The sunspots are simply a proxy for the sun’s magnetic shield that shields earth too. In a sunspot minimum, the shields are down and cosmic radiation (iron nuclei mostly) bombard the earth and seed the clouds. Experiment supports solar causation. Successful cloud formation has since been subject to experimentation by the successor scientists at the Danish National Space Centre.
The Danes now have international support and an experiment scheduled for the Hadron Collider soon. I cannot wait to see if there is more support for the sun in global warming. It is a variable star. It is not the heat, it is the humidity… precipitation in the form of ice and snow and changes in reflectivity are huge as is the cooling effect of evaporation. I have just exceeded my safe zone of knowledge on the subject. Speculation for me is that the centre of gravity of the solar system (Sun-Jupiter centre of mass) has a pronounced wobble and controls the magnetic behaviour of the sun.
Toronto, where I live, is particularly sensitive to the magnetic (sunspot) cycle because the Great Lakes Basin is a huge cloud chamber. The rainiest summers on record were in 2008-9. The previous rainfall record was during the sunspot minimum of 1986, a 22-year cycle low. 22-year cycles are more pronounced than the 11-year cycle for some unknown reason. Every 22 years the magnetic poles of the sun shift. Right now is mysterious because they are horizontal instead of parallel to the rotational pole. Maybe we are stuck mid-flip.
The Medieval church squashed the Galilean proposal for the earth following the sun; now it is the church of the environmental lobby groups. I am choosing my words carefully because we are all environmentalists.
"In their study, the researchers **estimated** the amount of each country’s or region’s homegrown carbon dioxide emissions (such as those associated with construction and agriculture) as well as the amount that could be attributed to transportable items such as wood, food and finished goods."
And we should believe their estimates for what reason? Because we think they're nice people? Because we like the brand of shoes they wear?
Estimates are *meaningless* - they say exactly what the estimator wants them to say.
The whole discussion about whether the climate is warming due to human activity is *rife* with just this kind of pseudo-science.

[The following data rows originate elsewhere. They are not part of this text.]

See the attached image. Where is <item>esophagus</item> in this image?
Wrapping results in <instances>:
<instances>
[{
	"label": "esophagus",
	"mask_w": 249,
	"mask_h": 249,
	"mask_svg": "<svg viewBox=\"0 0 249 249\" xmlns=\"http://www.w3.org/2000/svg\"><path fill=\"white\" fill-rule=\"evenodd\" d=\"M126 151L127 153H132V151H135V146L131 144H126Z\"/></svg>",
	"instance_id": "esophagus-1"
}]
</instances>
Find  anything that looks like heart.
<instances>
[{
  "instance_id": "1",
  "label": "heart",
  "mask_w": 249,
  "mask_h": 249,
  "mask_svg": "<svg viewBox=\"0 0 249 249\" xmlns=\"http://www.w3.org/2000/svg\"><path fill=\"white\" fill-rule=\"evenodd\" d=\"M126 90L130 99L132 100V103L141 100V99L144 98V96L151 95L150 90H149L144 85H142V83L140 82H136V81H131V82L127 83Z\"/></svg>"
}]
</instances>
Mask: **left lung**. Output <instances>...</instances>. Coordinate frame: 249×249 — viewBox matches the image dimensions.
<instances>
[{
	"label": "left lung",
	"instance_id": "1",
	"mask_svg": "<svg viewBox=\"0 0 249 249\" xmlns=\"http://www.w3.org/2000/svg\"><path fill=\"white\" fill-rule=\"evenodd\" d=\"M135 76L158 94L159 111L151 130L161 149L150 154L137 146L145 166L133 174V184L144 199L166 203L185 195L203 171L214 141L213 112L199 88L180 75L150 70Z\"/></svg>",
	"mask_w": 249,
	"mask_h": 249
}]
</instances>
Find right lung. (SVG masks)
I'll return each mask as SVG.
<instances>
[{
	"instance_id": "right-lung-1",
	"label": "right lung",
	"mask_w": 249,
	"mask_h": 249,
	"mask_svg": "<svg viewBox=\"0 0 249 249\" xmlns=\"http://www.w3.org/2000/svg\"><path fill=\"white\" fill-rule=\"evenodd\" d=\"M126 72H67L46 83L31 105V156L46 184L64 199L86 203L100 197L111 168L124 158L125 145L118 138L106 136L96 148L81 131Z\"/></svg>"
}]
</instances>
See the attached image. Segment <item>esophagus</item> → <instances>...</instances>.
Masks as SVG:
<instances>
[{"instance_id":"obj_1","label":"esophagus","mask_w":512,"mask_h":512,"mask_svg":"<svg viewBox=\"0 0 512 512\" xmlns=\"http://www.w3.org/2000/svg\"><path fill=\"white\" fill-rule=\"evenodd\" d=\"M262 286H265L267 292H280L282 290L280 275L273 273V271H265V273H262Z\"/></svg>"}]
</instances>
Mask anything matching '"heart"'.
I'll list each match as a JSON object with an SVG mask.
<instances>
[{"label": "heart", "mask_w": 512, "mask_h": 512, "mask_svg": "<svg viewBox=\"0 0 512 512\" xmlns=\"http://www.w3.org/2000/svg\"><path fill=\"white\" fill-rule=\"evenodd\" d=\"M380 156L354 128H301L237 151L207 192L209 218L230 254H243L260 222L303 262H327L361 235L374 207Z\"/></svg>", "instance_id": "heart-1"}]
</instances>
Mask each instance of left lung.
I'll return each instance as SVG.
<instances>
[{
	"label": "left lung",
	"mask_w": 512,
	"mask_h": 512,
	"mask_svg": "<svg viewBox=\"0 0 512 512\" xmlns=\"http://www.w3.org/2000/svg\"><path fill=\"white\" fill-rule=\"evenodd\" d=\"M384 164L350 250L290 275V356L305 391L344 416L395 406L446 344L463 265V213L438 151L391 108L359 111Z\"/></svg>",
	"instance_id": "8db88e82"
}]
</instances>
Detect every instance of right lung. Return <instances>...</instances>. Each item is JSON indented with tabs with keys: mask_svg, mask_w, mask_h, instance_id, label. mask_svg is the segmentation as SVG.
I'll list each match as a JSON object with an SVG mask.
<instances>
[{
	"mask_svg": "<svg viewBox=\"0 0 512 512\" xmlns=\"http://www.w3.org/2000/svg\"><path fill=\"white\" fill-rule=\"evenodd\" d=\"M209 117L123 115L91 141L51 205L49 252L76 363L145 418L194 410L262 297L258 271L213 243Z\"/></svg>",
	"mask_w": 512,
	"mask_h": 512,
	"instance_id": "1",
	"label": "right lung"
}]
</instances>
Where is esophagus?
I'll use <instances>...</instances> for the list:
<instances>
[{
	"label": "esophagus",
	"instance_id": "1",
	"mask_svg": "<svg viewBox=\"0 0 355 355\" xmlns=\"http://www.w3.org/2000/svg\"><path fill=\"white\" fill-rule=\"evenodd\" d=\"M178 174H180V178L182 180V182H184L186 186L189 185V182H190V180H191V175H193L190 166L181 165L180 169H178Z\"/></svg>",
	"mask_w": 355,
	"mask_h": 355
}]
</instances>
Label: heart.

The fact that you would print this without batting an eye, or pointing out the inherent fallacy, is unutterably sad.
Lin Wicklund
http://www.realclimate.org/wp-content/uploads/PETERLAUT-ANALYSIS-CLIMATE-CHANGE-CPN.pdf
Thomas Wicklund wrote: “Estimates are *meaningless* - they say exactly what the estimator wants them to say.”
Very few things can be measured exactly. If we were to measure your height, weight and temperature we would really be making estimates. To determine how meaningful the estimates referred to in the article are one would need to read the research paper it was based on. In economics it generally understood that estimates are very rough compared to say physics or chemistry. So, there is no fallacy in writing about this work. SN is just reporting news. Whether this work is useful in future policy analysis will depend on many other studies and factors.
ART DAY: You can find some more informed views of the hacked e-mails here:
The Associated Press reviewed the e-mails: http://news.yahoo.com/s/ap/20091212/ap_on_sc/climate_e_mails
An editorial in Nature: http://www.nature.com/nature/journal/v462/n7273/full/462545a.html
A funny but well researched YouTube video: http://www.youtube.com/watch?v=7nnVQ2fROOg&
@Mike Sullivan: The AP and Nature are apologists for the climatologists at U of East Anglia. Having read some of the hacked emails, I've concluded that at least some of their behavior was more than just unsociable or rude; it was at least unethical (forcing skeptics out of professional societies and encouraging blocking of skeptics' publications) and may have been illegal (if the Freedom of Information act (or its British equivalent) was deliberately violated, as implied in at least one email).